#### [Written problem]
Count the lines in the records that contain the word "which" in that exact case, and reply with the number alone.
■ ■ ■ ■ ■
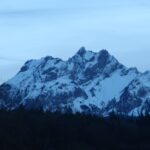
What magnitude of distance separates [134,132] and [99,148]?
25.1 ft

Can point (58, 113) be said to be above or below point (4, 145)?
above

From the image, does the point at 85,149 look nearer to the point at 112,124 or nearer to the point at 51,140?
the point at 51,140

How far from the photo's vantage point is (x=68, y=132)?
91688mm

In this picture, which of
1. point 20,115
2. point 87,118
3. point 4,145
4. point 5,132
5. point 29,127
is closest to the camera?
point 4,145

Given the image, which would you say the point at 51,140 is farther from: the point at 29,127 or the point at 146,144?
the point at 146,144

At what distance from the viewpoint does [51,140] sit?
85500 mm

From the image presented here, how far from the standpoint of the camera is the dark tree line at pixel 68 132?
8262 centimetres

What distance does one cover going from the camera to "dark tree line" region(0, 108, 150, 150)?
82.6 meters

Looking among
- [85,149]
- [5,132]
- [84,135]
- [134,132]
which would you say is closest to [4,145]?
[5,132]

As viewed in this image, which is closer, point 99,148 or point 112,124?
point 99,148

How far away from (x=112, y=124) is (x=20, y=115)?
11996 mm

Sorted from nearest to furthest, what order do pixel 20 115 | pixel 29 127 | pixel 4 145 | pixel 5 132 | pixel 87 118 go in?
pixel 4 145 < pixel 5 132 < pixel 29 127 < pixel 20 115 < pixel 87 118

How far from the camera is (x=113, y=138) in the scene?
93938 millimetres

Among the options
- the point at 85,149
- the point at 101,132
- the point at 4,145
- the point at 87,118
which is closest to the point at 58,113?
the point at 87,118
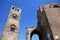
■ ■ ■ ■ ■
#### [Response to this task]
5